Saturday, May 13

Click on any name on the route to go to the story for that place
Canukkale (Cannakkale) and the relation between the Gallipoli peninsula and Istanbul. In World War I the Allied forces (Australian and New Zealand) attacked the peninsula in an attempt to open the way to the Black Sea and help the Russian, who were being pressed by the Turks..

Cannakkale

In order to catch the ferry Ahmet intended across the Dardanelles at 8:00, we had to get up very early. But we were getting accustomed to that! We did arrive more or less at the time he hoped we would, but the ferry was already full, and (along with several other tourist buses) we had to wait an hour for the next one. A small group of us (four Canadians and two Australians) took advantage of the hour to do a little exploring along the streets around the waterfront.

The Cannakkale waterfront, looking across the Dardanelles to Europe and the Gallipoli Peninsula. (Left) Fishing boats. In the background you can see a sign cut into the opposing hillside (Middle) A better view of the sign memorializing the Gallipoli battle of World War I. (Right) A Byzantine fortress guarding the entrance to the Sea of Marmara and the Black Sea.
In Cannakkale. (Above) A fish seller, perhaps an auction of the catch? Note the ribs on the horse. We saw a lot of that in both Greece and Turkey. (Right) I wonder what the plant is like inside the house?

One end of the Cannakkale waterfront is fairly toruisty, with a small park, some hotels and a wide esplanade for promenading. That is where the left picture above was taken from. In the other direction, it is more commercial, and in the back streets a little run down, as the picture of the amazing vine growing out of the broken house window suggests. But a little further on, there is a maritime musem which has a replica of one of the minelayers that pretected the Dardanelles in World War I. We could not go in, though, because it was too early in the day and they were not open. When we were looking in the gate, a group of youths were there also, waiting for opening time. As with so many others, they wanted to practice their English, so we chatted for a short while before continuing our exploration of Cannakkale.

An hour later, the bus was allowed onto the ferry, but the loadmaster wanted to place the bus in a position where the view would not be very good, and Ahmet got very angry with him, until he allowed the bus into a better position. But most of us left the bus and went up to the higher places on the boat. We expected it to cross directly to the Byzantine fort, but it didn't. It went up the Dardanelles almost to the entrance of the Sea of Marmara before arriving in Europe on the neck of the Gallipoli Peninsula.

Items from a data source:
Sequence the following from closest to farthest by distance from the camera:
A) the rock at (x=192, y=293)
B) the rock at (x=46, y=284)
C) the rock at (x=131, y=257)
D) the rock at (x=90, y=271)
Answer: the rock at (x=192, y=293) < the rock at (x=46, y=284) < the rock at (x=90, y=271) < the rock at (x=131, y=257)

Problem — Carry on the travel account of the morning in Cannakkale and the Dardanelles ferry crossing from the point where it stops.

Answer to the task —
Gallipoli

Gallipoli is famous to anyone who has heard of the First World War. The Allies in 1915 had been trying to get heavy warships through the Dardanelles to attack Istanbul, but had been thwarted by the Turkish mining of the channel, as well as by gunfire from the shore. Churchill conceived a landing on the Gallipoli Peninsula, to destroy the shore batteries, and to form the beachhead for a land attack on Istanbul. The core of the attacking forces were the Australia New Zealand Army Corps (ANZAC). The attempt was a devastating failure, and looking at the situation, one can hardly imagine how it could have succeeded. The troops were landed on a beach faced with an easily defended hillslope backed by rugged wooded country. Even if the Allies had been able to dominate the high ground of the peninsula, it would not have been hard for the Turks to contain them in a trench warfare situation at the narrow neck of the peninsula, and the guns would still have been functioning on the Asian side of the Dardanelles.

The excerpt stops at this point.